Unos niños holandeses en la frontera. Debajo, unos monjes en un monasterio (holandés) que sufrió la expropiación de sus jardines (belgas) para la construcción de la alambrada (fuente). 


Probablemente la cifra de fallecidos fue bastante superior a los 850-900 de los que se conocen sus circunstancias. Las estimaciones más conservadoras parten de dos mil muertos, y algunas, seguramente exageradas, elevan la cifra de víctimas hasta las cinco mil. Bélgica era un país ocupado, donde la prensa estaba censurada y no se podían publicar ciertas cosas (como los muertos o tiroteados en la zona de la alambrada), y la inmensa mayoría de los informes de los soldados fronterizos alemanes se han perdido, por lo que todo lo que se puede hacer es dar una cifra estimada.

Lápida en memoria de las víctimas de la alambrada cerca de Sippenaken, alzada en 1920, destruida por la ocupación nazi y restaurada en 1962 (fuente)

El ejército alemán estableció cerca de 70 checkpoints a través de los que se podía cruzar legalmente la frontera, aunque la mayoría de ellos eran de uso exclusivamente militar. Los civiles, siempre con un permiso escrito del mando militar local, disponían de 25 lugares por donde atravesar el límite con Holanda, aunque desde enero de 1915 todos los varones de entre 15 y 60 años tenían prohibido salir del país por razones obvias. Así que aquellos que querían cruzar al otro lado pero no podían hacerlo legalmente, y también los abundantísimos contrabandistas,se las tuvieron que ingeniar para atravesar la alambrada. Como suele pasar cuando se le ponen puertas al campo (en este caso, de forma literal), uno puede hacer más lento el tránsito, pero nunca detenerlo del todo.
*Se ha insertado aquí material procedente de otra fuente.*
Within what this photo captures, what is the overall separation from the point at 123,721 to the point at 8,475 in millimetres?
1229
Soldados alemanes con sus bicicletas junto a la garita de guardia o la caseta del generador


La forma más común de sabotaje era lanzar una cadena o incluso un mantel húmedo contra los alambres, para provocar un cortocircuito y la suspensión momentánea de la corriente eléctrica. El problema más habitual era que los guardias estaban muy atentos y podían llegar en breves minutos casi a cualquier punto de la verja (hasta contaban con bicicletas para desplazarse, un medio de transporte que habían prohibido a los civiles de los pueblos cercanos a la alambrada), y cualquiera que fuera atrapado intentando escapar era acribillado sin miramientos, fuera hombre, mujer o niño. Otra forma de escapar era cavando un túnel por debajo de la alambrada. El principal problema, en este caso, era el tiempo; un boquete no se hace en un instante y la probabilidad de ser atrapado in fraganti era enorme. También se dieron casos de fuga introduciendo una rama con forma de Y bajo el cable inferior para alzarlo unos palmos del suelo y excavando una pequeña trinchera bajo él. El peligro más evidente en este caso era el de electrocución; el más leve contacto con los cables producía una muerte casi instantánea.
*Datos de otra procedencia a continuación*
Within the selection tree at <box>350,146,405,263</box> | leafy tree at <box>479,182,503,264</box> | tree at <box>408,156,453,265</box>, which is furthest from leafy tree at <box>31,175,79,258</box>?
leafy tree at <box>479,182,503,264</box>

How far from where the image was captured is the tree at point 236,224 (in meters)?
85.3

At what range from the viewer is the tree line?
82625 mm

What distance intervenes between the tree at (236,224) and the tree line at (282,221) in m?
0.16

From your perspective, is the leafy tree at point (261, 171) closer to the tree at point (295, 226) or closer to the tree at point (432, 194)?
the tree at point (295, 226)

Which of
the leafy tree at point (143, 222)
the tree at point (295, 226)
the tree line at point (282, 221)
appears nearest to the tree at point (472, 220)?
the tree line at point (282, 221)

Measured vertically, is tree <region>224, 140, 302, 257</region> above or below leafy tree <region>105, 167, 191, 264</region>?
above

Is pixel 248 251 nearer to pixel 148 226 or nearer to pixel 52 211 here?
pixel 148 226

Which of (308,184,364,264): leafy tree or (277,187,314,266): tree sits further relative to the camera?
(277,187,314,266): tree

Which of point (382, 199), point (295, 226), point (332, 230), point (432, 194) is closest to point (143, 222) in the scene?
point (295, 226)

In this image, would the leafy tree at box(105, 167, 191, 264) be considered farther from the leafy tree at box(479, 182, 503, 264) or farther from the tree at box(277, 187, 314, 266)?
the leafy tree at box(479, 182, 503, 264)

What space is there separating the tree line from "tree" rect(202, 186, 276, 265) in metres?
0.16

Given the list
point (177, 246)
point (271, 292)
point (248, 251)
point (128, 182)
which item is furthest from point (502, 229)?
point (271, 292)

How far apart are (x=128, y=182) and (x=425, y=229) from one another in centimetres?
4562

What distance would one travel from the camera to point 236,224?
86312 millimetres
Un soldado posa con un cartel de advertencia

Las formas más sofisticadas de fuga incluían el corte de los cables electrificados con herramientas especialmente aisladas, o atravesar la verja interponiendo una barrera aislante entre los cables y el fugado. En su forma más sencilla se situaba un barril de madera entre los cables y se cruzaba por el interior. Pero claro, había que llevar el barril hasta la verja, y eso multiplicaba las posibilidades de ser detectado. Un ejemplo más complejo es el del separador de cables plegable. Se podía camuflar hasta llegar a la verja, donde se desplegaba y permitía a los fugados atravesar sin excesivo riesgo la barrera electrificada. Los contrabandistas mejor organizados y más exitosos simplemente sobornaban a los guardas fronterizos.
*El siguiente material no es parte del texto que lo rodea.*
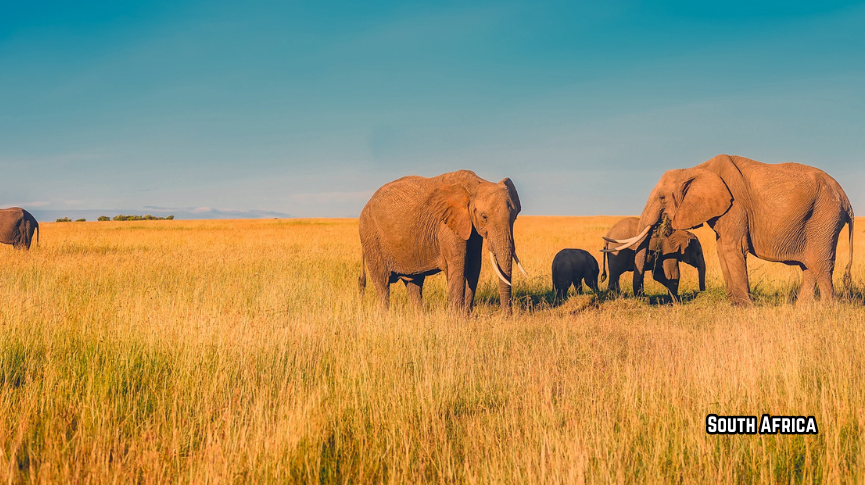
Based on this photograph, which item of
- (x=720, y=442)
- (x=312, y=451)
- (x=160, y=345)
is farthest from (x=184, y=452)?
(x=720, y=442)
El ingenio aplicado a las fugas (fuente)


Como sabe cualquier lector veterano de este blog, si hay algún lugar en la frontera entre Bélgica y los Países Bajos que merece ser reseñado, ese es Baarle. Allí también se alzó la alambrada mortal. La mayor parte de Baarle-Hertog (el lado belga del pueblo) quedaba completamente fuera del alcance de los alemanes, al tratarse de una serie de exclaves en territorio holandés, pero la parte principal de la frontera, situada cuatro kilómetros al sur del centro de la localidad, sí que se encontraba fortificada. La frontera en la zona de Baarle, aparte de los enloquecidos enclaves, está llena de requiebros, entrantes y salientes; para simplificar la construcción los alemanes decidieron dejar en el lado de fuera de la alambrada una porción de territorio belga bastante extensa, con lo que se ahorraron más de cuarenta kilómetros de verja. Baarle padeció uno de los índices más altos de víctimas de toda la zona alambrada, precisamente por su condición binacional: uno podía estar en Bélgica pero lejos del alcance de los soldados boches, lo que atraía refugiados de toda Bélgica.

Soldados alemanes al otro lado de la frontera. Fotografía tomada desde el lado holandés, en Esclusa (Sluis). Fuente.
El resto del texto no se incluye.